Weber había dejado de tomar notas.
– Pero el principio del cartucho de tinta no consiste en su tecnología, comisario jefe Ivarsson. Sino en que delata. -En este punto, la cara de Raskol se iluminó con una gran sonrisa-. La tinta se adhiere también a la ropa y la piel del atracador. Y es tan potente que si ya te ha manchado las manos, no se puede quitar. Poncio Pilatos y Judas, ¿verdad? Sangre en las manos. Una sangría. El tormento del juez. El castigo del soplón.
A Raskol se le cayó el cartucho de tinta al suelo, al otro lado de la mesa y, mientras se agachaba para recogerla, Ivarsson hizo señales a Weber pidiéndole el bloc de notas.
– Quiero que escribas el nombre de la persona de la foto -dijo Ivarsson, dejando el bloc en la mesa-. No estamos aquí para jugar.
– ¿Jugar? No -dijo Raskol y enroscó el bolígrafo lentamente-. Te prometí que te daría el nombre de quien cogió el dinero, ¿verdad?
– Ése era el trato -convino Ivarsson inclinándose ansioso hacia delante cuando Raskol empezó a escribir.
– Nosotros, los xoraxanos, sabemos lo que es un trato -aseguró el gitano-. Aquí te escribo no sólo su nombre sino también el de la prostituta a la que visita regularmente, y el de la persona con la que contactó para que le rompiera la rodilla al joven que hace poco le rompió el corazón a su hija. Por cierto, que esa persona no aceptó el trabajo.
– Ee… estupendo.
Ivarsson se volvió rápidamente hacia Weber sonriendo entusiasmado.
– Toma -dijo Raskol entregándole a Ivarsson bloc y bolígrafo.
El comisario se apresuró a leer.
Y enseguida se esfumaron su entusiasmo y su sonrisa.
– Pero… -titubeó-. Helge Klementsen. Ése es el director de la sucursal. -De pronto, se le hizo la luz y preguntó-: ¿Está implicado?
– Por supuesto -dijo Raskol-. Fue él quien cogió el dinero, ¿no es verdad?

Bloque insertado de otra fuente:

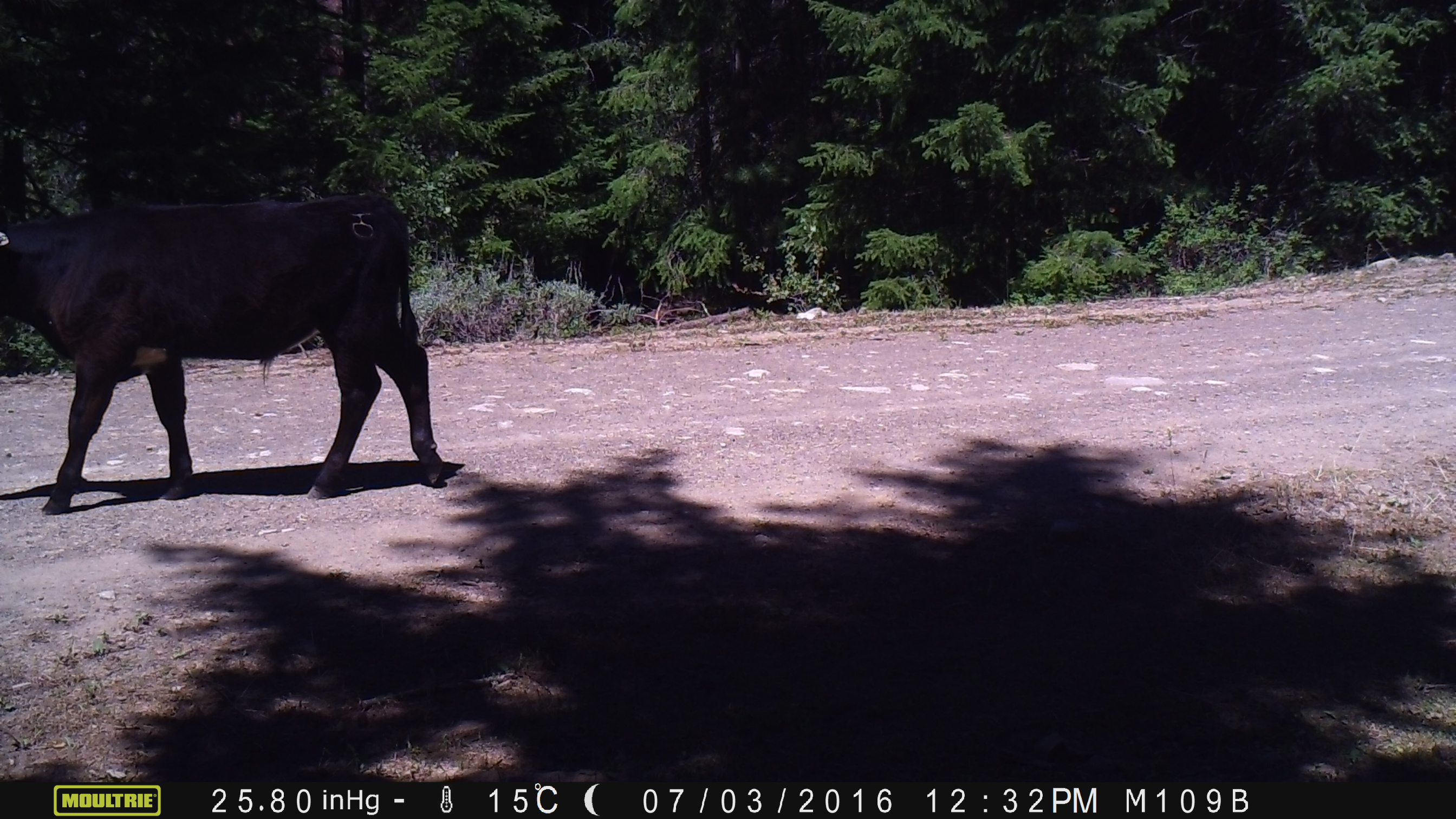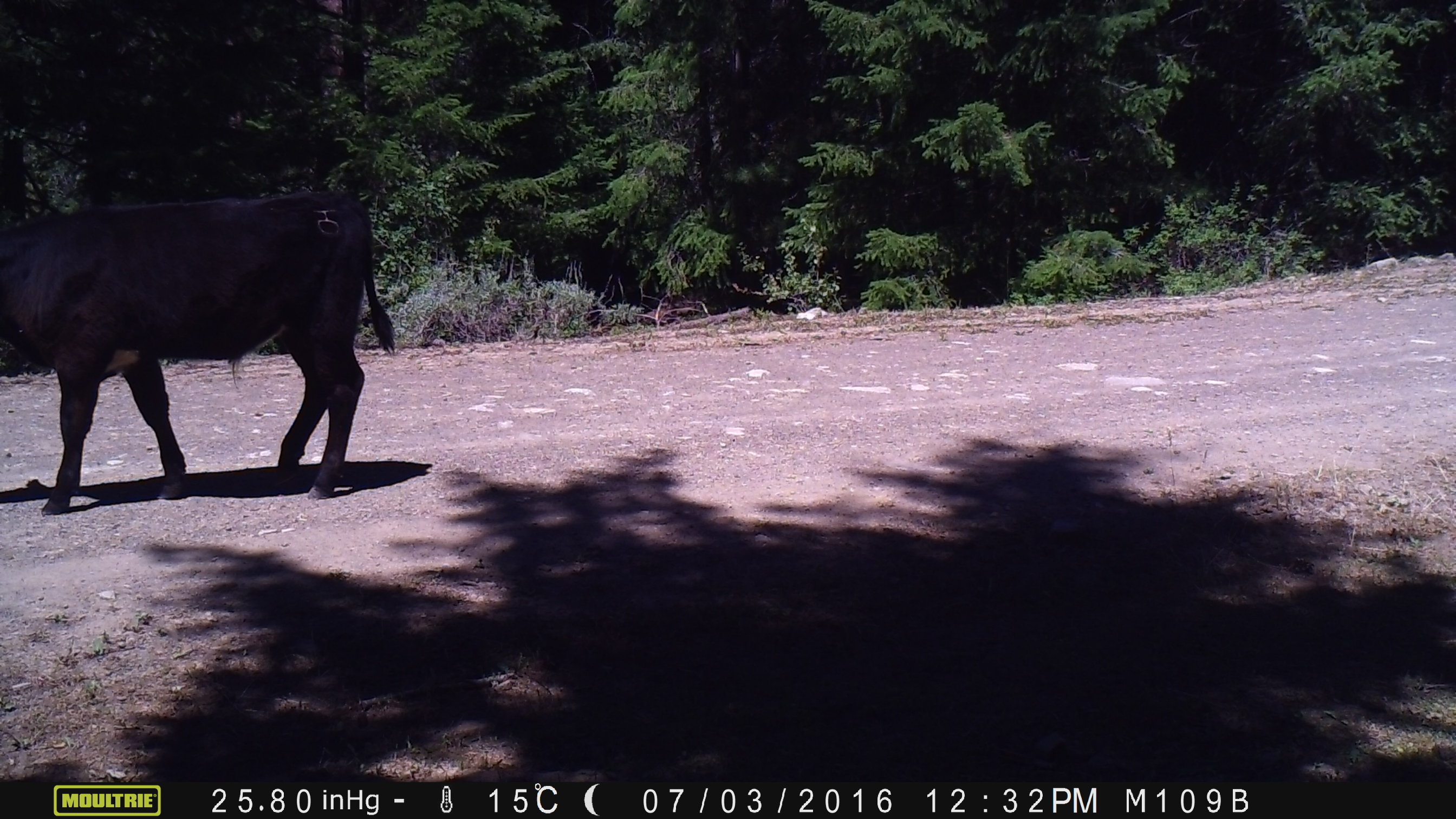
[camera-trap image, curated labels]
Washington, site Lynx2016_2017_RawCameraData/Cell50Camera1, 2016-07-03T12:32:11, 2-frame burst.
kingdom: Animalia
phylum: Chordata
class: Mammalia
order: Artiodactyla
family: Bovidae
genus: Bos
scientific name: Bos taurus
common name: domestic cattle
Domestic cattle (Bos taurus). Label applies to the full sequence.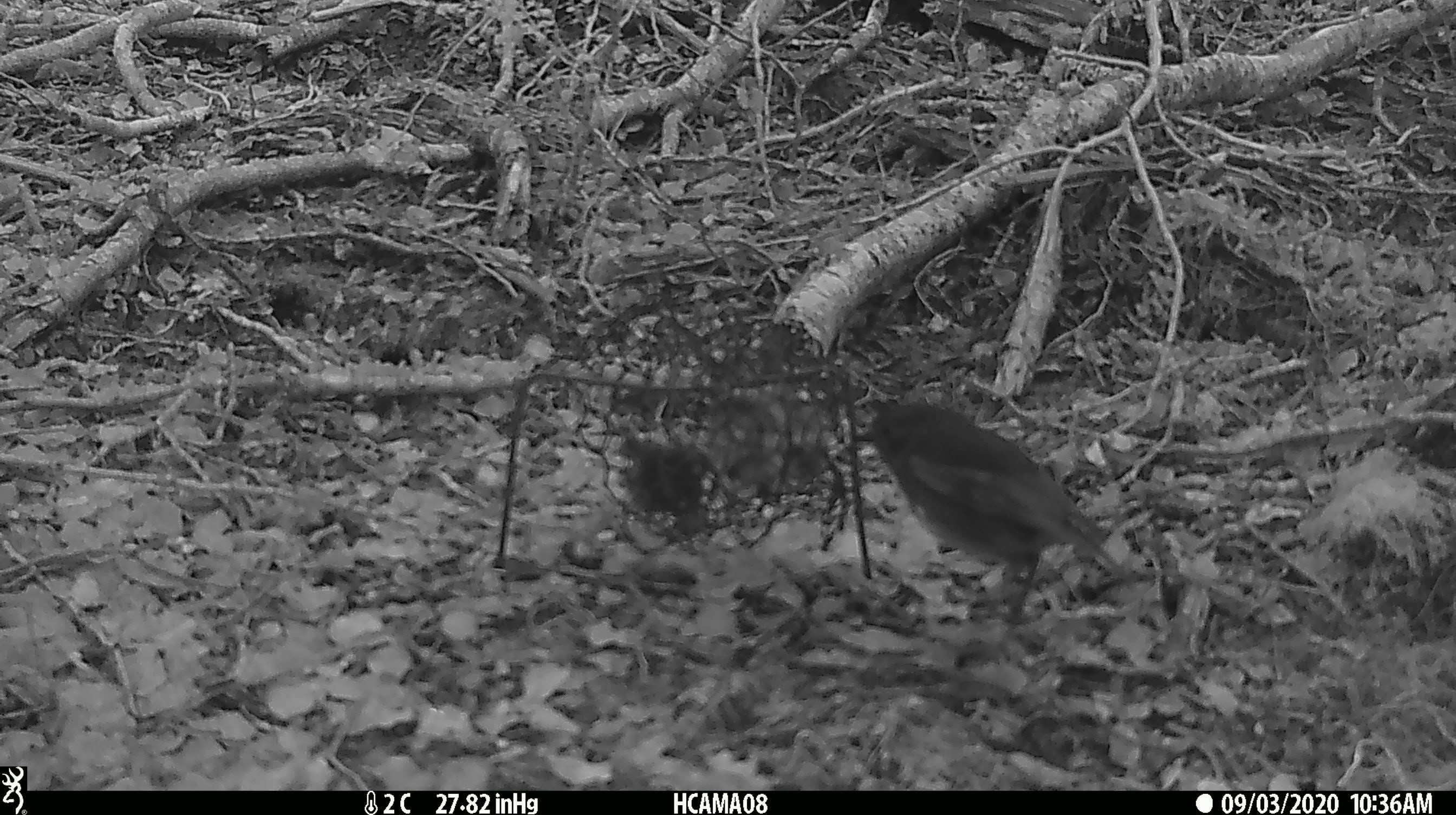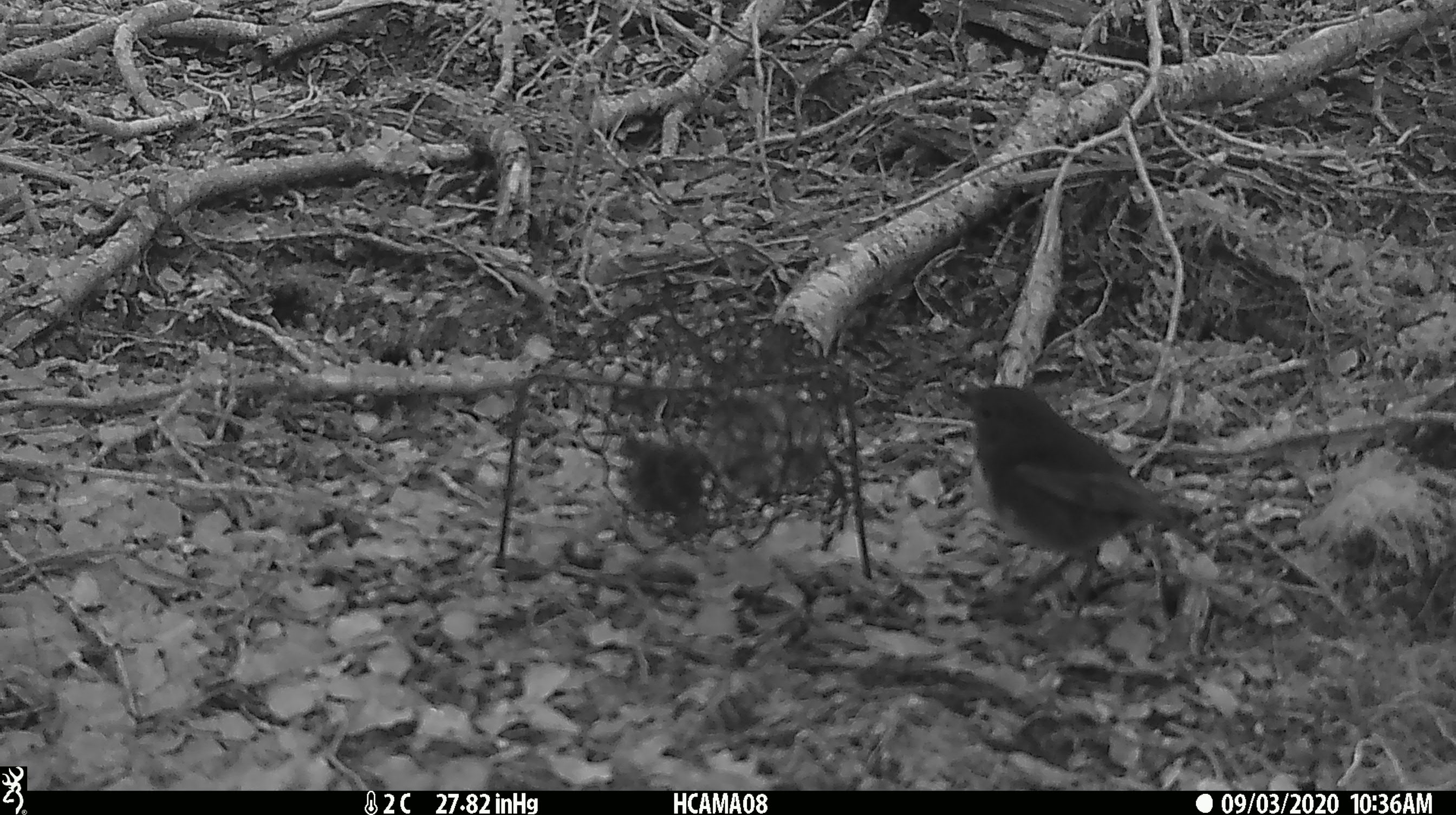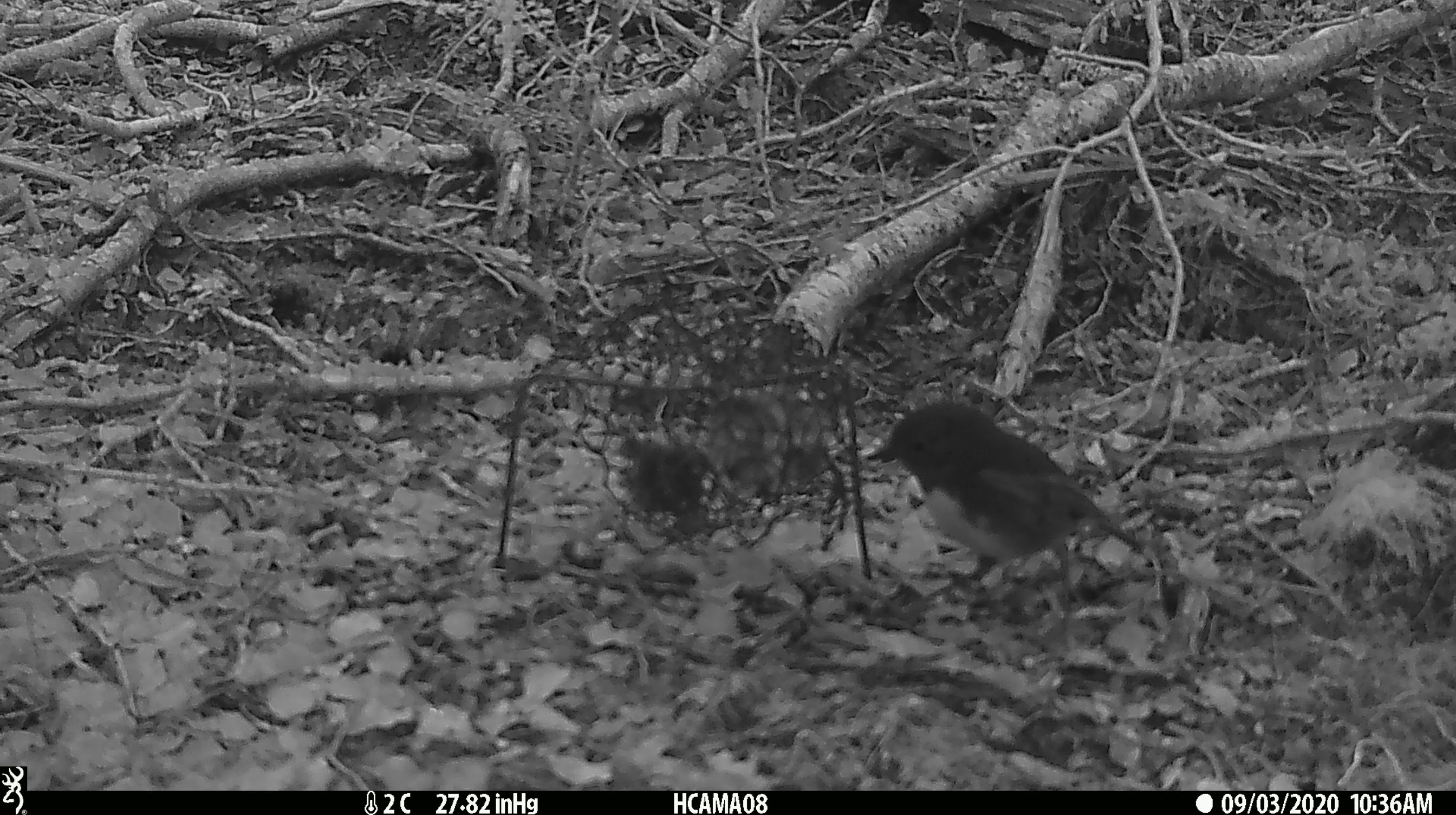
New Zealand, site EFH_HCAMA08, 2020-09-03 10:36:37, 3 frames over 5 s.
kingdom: Animalia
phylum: Chordata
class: Aves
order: Passeriformes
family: Petroicidae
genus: Petroica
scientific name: Petroica australis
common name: new zealand robin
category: robin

– Y lo metió en la bolsa del atracador -gruñó Weber bajito, desde la puerta.
La expresión de Ivarsson fue cambiando despacio de inquisitoria a rabiosa.
– ¿Qué clase de bobada es ésta? Prometiste ayudarme.
Raskol estudiaba su larga y puntiaguda uña del dedo meñique derecho. Afirmó seriamente con la cabeza, se inclinó sobre la mesa y le indicó con un gesto a Ivarsson que se acercara.